De plus, tous les analystes et chercheurs s’accordent pour constater que, dans le domaine des réseaux, la coopération entre opérateurs et équipementiers en vue de définir des normes communes est un élément clé pour innover et s’implanter sur les marchés mondialisés. Dans le passé, les acteurs européens de la téléphonie mobile avaient réussi, en se regroupant, à mettre en place un standard commun – le GSM, puis le 3 GSM – qui a conquis le marché mondial : en 2007, 85 % des abonnés dans le monde utilisaient un téléphone basé sur ce standard et Nokia était encore leader mondial des terminaux mobiles.

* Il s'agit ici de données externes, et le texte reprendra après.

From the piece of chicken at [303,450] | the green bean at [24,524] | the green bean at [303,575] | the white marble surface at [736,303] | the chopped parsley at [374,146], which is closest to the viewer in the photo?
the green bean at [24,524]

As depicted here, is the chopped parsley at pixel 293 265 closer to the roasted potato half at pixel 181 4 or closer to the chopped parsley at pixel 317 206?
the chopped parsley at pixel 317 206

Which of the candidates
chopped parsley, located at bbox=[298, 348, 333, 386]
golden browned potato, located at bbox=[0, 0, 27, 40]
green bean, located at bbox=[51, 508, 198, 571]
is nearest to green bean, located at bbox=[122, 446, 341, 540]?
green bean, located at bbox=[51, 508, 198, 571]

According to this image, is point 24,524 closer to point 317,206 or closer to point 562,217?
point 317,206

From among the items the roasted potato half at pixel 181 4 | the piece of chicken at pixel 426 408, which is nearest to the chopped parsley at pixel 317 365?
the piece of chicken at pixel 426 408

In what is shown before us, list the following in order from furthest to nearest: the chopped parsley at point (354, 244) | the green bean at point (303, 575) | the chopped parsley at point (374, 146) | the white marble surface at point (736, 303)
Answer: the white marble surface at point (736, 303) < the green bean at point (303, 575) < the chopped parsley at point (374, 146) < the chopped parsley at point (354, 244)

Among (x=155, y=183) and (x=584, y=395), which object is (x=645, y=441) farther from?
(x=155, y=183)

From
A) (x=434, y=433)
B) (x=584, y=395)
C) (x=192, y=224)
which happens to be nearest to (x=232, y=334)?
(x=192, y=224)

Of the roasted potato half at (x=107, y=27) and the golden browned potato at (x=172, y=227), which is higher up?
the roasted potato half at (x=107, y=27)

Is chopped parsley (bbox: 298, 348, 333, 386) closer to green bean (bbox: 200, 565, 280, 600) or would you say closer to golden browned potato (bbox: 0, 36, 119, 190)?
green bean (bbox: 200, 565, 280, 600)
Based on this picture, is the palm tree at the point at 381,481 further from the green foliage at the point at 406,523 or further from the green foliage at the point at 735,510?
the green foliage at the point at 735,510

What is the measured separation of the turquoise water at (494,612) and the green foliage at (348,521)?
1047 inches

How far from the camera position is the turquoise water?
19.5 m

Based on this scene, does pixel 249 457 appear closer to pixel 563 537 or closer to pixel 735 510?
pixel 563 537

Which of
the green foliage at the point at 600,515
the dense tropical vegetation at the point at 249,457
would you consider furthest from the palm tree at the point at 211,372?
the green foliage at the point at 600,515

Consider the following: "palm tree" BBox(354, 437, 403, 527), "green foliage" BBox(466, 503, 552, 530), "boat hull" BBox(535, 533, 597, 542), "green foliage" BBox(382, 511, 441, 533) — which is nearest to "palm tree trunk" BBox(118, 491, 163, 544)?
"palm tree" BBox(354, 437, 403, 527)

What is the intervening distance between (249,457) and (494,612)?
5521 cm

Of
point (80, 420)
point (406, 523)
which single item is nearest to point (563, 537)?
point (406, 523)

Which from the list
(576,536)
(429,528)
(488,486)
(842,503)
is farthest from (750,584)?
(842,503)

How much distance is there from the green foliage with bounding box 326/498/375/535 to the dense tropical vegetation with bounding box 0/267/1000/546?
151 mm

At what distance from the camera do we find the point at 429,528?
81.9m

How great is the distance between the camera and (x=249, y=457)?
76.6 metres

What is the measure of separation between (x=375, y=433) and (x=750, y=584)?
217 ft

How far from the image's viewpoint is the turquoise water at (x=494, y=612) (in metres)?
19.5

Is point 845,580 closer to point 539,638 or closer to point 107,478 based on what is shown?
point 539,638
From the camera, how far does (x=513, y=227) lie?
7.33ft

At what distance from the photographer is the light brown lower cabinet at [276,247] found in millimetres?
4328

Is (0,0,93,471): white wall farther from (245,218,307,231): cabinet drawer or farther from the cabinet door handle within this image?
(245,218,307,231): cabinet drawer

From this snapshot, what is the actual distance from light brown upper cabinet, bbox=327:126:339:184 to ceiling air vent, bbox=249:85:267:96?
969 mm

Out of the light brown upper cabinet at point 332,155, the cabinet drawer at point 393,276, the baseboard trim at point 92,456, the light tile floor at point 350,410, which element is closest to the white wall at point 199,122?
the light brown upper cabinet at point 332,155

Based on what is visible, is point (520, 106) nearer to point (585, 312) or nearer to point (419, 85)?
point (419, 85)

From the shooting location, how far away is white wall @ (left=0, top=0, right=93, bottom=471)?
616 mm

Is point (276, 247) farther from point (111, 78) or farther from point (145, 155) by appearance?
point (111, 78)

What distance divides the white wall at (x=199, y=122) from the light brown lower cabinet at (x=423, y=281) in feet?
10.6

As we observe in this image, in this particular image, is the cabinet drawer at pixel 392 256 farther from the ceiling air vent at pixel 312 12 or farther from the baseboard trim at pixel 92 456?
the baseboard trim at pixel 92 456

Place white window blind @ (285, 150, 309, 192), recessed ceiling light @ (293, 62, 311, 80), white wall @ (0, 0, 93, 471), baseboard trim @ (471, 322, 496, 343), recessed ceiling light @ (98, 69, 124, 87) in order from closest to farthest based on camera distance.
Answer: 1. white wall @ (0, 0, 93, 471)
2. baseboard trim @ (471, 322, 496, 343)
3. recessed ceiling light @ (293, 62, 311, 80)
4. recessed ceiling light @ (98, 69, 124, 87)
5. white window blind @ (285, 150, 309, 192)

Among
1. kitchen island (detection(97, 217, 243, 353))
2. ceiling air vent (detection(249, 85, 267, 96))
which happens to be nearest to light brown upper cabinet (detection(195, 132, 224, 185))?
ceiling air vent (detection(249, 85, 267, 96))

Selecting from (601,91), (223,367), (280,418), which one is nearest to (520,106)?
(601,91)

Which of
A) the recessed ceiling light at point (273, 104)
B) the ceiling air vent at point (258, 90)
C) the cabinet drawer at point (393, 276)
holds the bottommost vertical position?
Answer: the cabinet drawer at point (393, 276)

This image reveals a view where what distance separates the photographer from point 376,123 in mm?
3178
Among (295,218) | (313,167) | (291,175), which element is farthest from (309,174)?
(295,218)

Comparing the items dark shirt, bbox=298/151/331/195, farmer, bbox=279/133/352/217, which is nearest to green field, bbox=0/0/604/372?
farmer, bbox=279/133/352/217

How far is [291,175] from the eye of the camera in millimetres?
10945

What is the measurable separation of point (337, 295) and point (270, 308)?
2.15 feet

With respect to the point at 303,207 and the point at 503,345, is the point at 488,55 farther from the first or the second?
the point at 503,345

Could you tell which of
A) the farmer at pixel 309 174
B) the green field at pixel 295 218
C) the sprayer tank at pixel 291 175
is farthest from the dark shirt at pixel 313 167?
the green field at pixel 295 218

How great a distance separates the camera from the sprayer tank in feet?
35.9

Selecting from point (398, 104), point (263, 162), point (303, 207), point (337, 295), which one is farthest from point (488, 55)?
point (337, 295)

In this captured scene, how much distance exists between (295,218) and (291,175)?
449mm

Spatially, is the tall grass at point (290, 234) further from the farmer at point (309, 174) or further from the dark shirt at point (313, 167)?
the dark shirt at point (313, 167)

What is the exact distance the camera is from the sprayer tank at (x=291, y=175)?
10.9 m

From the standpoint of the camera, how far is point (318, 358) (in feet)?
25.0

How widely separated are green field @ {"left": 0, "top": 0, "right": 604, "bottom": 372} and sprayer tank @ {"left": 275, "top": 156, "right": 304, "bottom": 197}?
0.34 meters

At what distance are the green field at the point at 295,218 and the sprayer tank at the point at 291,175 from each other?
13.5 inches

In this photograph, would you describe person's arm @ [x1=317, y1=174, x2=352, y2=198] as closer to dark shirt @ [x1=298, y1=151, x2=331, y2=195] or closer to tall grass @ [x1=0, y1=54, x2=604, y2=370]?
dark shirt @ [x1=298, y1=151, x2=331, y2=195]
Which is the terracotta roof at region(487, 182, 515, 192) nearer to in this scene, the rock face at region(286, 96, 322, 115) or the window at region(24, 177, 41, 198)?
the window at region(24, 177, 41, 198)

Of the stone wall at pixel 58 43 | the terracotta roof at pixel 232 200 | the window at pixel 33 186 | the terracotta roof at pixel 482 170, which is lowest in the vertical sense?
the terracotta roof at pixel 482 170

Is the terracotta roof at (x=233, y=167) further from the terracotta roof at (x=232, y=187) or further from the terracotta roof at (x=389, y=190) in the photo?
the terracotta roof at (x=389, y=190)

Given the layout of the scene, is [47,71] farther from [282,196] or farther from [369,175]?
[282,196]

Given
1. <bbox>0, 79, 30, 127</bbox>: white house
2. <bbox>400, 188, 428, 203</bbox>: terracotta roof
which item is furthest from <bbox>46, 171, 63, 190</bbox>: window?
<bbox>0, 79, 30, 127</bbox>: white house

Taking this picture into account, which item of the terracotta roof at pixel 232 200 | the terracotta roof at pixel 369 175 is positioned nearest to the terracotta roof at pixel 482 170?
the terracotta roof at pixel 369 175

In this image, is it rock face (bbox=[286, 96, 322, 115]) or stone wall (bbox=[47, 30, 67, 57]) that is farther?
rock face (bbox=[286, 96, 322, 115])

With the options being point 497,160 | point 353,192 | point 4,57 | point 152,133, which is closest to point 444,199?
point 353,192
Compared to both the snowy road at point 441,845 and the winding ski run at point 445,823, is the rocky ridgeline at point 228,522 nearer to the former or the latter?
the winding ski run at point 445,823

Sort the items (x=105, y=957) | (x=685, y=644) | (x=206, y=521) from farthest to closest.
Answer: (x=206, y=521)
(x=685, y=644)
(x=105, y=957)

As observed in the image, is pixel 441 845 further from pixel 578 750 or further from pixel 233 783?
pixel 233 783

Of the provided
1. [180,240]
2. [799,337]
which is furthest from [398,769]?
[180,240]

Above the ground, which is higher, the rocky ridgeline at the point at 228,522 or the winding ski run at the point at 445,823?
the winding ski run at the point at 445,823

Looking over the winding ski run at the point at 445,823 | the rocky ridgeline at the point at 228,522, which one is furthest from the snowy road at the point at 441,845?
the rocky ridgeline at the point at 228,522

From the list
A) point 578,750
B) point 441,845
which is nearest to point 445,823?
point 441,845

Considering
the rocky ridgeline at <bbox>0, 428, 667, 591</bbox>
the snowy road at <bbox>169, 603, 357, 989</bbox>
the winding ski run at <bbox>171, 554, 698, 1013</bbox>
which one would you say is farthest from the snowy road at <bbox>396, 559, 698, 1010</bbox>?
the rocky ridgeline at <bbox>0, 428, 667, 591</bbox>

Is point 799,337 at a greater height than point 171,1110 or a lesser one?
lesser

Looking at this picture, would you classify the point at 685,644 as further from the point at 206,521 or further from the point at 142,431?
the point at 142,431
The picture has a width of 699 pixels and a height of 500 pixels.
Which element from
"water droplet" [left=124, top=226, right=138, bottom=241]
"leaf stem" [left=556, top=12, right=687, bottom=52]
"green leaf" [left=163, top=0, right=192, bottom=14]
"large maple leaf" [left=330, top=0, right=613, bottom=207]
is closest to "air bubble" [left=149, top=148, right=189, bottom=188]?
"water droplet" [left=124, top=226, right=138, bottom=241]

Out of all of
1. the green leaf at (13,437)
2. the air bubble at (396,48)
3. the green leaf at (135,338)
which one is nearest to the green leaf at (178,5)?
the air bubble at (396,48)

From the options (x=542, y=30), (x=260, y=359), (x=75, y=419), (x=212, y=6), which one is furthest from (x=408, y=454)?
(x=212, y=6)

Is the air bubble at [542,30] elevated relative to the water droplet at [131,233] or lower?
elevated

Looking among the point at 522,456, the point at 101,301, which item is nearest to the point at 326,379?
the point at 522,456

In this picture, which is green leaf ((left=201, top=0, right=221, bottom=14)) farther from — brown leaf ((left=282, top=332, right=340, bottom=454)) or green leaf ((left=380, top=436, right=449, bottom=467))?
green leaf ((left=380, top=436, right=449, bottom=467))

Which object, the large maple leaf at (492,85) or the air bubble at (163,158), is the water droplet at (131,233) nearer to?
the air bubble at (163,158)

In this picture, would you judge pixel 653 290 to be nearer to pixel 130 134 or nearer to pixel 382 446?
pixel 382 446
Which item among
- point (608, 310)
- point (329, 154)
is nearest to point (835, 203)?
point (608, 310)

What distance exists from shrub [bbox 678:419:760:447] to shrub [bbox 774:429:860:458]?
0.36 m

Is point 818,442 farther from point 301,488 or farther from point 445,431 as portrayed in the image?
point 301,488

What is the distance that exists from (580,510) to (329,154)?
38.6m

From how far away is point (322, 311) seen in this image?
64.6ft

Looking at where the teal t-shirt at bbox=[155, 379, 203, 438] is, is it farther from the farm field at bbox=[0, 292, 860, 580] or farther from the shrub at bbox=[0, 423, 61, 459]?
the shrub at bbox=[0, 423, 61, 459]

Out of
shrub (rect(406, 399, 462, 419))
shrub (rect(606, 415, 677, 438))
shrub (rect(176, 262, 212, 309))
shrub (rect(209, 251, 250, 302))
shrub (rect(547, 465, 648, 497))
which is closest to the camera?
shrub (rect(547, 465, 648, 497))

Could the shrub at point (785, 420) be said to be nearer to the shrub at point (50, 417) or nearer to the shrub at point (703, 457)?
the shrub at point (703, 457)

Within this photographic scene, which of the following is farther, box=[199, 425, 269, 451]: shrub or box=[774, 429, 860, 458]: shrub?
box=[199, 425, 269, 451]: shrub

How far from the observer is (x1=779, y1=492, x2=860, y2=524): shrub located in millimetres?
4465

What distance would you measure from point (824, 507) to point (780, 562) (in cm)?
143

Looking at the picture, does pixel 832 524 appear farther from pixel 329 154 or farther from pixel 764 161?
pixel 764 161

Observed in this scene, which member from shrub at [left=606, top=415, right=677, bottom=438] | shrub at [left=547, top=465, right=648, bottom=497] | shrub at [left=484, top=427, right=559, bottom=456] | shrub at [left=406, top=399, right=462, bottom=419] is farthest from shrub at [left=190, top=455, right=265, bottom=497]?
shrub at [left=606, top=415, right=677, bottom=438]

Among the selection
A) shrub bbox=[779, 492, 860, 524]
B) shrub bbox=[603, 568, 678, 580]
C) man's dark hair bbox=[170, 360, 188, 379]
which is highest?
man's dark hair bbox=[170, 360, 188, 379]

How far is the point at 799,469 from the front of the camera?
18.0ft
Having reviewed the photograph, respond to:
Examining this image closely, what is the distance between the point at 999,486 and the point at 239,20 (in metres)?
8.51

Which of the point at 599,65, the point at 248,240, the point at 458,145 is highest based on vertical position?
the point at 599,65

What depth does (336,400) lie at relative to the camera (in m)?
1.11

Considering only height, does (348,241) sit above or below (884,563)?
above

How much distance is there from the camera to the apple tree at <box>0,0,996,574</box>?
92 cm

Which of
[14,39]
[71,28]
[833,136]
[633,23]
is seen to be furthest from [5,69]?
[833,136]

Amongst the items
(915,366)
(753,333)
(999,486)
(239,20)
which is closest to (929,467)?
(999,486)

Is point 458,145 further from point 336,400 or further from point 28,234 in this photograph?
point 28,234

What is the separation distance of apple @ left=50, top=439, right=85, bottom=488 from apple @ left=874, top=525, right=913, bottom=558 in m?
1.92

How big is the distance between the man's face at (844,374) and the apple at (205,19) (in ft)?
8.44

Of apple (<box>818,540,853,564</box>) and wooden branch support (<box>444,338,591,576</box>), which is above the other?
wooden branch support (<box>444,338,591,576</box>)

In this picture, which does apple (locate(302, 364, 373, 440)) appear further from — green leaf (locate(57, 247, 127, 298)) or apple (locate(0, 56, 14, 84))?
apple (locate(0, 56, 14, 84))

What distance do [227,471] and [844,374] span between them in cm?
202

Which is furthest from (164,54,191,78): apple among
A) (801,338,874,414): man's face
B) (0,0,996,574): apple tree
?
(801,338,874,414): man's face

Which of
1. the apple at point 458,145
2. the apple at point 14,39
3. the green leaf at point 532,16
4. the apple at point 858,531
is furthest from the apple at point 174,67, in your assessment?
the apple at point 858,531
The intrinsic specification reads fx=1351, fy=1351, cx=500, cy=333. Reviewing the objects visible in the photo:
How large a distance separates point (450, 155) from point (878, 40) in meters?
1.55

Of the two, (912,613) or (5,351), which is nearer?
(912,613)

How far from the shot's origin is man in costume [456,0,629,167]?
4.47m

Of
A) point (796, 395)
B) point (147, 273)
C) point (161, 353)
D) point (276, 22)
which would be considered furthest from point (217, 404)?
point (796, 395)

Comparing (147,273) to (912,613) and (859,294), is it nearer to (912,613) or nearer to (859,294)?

Curieusement, la Commission européenne, jusqu’alors favorable à ces comités de normalisation, a fait volte-face. Elle enquête donc sur ces réunions de l’Euro 5, alors même que celles-ci se tiennent en présence d’un avocat et font l’objet de comptes rendus complets à la Commission européenne ! Elle a aussi adressé un questionnaire à la GSMA (évolution du groupement GSM), qui réunit aujourd’hui 800 opérateurs mobiles mondiaux et plus de 200 autres industriels du secteur, fabricants de terminaux, équipementiers, fournisseurs de logiciels et de services, afin de définir des normes pour les réseaux mobiles de quatrième génération.
Ces dernières années, la concurrence » pure et parfaite » est devenue l’obsession de la Commission européenne. Cette action est supposée faire baisser les tarifs et profiter ainsi aux consommateurs. Mais ceux-ci seront bientôt virtuels si le chômage continue ses ravages en Europe.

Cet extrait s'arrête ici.